[Recorded data]
_ _ _ _ _

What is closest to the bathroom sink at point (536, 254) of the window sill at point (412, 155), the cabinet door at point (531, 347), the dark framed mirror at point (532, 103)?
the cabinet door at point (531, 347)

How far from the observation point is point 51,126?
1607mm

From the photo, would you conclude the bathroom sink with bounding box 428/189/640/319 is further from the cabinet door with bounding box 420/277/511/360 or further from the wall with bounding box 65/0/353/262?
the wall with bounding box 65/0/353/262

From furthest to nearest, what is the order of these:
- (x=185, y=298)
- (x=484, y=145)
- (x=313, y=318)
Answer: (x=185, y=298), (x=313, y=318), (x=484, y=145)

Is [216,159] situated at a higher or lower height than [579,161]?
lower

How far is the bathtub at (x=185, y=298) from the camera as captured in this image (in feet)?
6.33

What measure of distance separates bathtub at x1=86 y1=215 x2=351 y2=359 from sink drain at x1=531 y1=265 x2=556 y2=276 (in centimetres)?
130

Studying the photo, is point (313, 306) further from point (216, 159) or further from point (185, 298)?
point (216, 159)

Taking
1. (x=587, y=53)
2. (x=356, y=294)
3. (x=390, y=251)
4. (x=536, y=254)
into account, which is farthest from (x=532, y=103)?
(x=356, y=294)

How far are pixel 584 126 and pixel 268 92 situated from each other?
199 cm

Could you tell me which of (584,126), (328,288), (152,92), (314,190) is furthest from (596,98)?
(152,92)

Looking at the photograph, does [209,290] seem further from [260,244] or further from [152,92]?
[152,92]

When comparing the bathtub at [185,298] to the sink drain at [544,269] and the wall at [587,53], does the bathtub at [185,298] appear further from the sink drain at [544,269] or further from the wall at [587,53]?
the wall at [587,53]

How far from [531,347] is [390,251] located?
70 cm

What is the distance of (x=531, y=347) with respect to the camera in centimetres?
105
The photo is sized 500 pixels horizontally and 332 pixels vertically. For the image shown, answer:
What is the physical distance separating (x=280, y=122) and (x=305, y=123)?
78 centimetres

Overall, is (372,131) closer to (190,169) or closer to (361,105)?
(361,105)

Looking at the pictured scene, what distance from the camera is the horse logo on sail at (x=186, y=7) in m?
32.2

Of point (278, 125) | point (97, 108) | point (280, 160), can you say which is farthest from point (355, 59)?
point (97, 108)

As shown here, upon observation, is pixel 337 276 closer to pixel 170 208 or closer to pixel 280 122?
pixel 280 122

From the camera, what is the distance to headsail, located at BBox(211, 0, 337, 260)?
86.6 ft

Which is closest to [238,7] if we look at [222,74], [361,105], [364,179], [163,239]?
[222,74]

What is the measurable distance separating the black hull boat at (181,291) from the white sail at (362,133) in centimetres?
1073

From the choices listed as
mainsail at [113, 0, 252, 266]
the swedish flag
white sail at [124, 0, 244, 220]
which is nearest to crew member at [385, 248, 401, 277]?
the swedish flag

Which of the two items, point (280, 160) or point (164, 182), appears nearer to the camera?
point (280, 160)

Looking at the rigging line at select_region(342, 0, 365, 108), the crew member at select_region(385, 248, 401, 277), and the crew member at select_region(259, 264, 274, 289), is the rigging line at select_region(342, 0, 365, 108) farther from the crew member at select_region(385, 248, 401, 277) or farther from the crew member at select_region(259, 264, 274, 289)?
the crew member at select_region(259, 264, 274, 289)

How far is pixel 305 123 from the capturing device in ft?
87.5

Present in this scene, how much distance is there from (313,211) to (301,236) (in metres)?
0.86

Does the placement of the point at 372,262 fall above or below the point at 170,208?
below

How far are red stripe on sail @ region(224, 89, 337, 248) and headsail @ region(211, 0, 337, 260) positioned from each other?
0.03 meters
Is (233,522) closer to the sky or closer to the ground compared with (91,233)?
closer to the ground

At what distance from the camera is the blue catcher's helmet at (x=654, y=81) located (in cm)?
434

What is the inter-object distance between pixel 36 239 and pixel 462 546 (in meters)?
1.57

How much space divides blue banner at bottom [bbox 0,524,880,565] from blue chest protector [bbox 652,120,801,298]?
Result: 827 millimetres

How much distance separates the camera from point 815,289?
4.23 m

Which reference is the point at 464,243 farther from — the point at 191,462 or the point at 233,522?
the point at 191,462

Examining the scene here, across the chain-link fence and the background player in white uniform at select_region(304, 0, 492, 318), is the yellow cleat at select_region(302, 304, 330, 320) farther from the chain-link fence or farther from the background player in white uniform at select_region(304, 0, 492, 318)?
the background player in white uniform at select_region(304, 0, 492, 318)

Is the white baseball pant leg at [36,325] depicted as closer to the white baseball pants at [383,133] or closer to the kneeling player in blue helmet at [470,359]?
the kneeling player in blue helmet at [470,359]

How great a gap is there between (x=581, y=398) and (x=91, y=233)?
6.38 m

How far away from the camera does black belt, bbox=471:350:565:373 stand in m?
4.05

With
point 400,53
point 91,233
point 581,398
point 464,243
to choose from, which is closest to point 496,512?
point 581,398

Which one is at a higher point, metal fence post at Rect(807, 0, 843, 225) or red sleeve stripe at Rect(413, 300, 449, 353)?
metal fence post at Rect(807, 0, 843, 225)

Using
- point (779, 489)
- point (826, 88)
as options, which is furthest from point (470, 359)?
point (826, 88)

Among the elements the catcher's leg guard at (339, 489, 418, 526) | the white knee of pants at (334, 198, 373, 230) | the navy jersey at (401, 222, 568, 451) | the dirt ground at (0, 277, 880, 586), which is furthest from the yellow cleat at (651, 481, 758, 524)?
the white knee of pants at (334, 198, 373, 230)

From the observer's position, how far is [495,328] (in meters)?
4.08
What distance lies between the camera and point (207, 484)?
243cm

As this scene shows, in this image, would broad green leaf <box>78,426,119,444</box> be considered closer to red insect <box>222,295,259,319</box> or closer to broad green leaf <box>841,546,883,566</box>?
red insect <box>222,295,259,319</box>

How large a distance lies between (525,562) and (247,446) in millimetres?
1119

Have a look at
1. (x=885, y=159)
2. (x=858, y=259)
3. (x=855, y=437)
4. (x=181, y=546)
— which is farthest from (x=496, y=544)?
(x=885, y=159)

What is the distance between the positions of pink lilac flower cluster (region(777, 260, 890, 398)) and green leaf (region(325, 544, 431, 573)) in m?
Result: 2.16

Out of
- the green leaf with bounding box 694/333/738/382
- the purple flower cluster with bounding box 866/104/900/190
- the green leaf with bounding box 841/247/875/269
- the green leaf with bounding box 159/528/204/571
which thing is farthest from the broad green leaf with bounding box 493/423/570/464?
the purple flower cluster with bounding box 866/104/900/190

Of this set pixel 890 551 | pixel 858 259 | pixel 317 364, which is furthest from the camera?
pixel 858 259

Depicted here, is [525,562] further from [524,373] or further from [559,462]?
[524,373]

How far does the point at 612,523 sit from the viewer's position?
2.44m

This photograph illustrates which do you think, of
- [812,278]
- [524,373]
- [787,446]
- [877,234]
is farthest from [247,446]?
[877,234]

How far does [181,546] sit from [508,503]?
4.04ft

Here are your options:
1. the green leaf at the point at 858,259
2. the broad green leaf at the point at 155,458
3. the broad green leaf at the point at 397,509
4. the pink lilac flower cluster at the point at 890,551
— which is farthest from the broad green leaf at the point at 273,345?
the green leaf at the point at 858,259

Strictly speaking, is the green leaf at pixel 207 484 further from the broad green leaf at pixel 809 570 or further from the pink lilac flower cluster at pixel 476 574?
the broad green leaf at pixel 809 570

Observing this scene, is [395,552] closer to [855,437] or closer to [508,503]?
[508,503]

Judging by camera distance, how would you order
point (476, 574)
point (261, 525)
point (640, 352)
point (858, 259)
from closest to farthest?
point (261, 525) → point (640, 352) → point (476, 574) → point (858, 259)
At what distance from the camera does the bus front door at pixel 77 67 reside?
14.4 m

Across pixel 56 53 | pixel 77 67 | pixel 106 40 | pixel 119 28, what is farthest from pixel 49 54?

_ _ _ _ _

REQUIREMENTS: Substitute "camera" for "capturing device" in the lines from the line with "Which of the" up to and including the line with "0.03 meters", leaving everything else unchanged. Return only those lines.

TASK RESULT:
Which of the two items, point (280, 160) or point (164, 182), appears nearer to the camera?
point (280, 160)

Looking at the rigging line at select_region(342, 0, 365, 108), the crew member at select_region(385, 248, 401, 277), and the crew member at select_region(259, 264, 274, 289), is the rigging line at select_region(342, 0, 365, 108) farther from the crew member at select_region(385, 248, 401, 277) or farther from the crew member at select_region(259, 264, 274, 289)?
the crew member at select_region(259, 264, 274, 289)

How far is pixel 305 123 from the camera in ft?
87.5

Present in this scene, how much distance is there from (313,211) to (301,236) (in metres)?
0.86

Does the placement of the point at 372,262 fall above or below the point at 170,208?
below

How far are red stripe on sail @ region(224, 89, 337, 248) and headsail @ region(211, 0, 337, 260) positioned from each other?
0.03 meters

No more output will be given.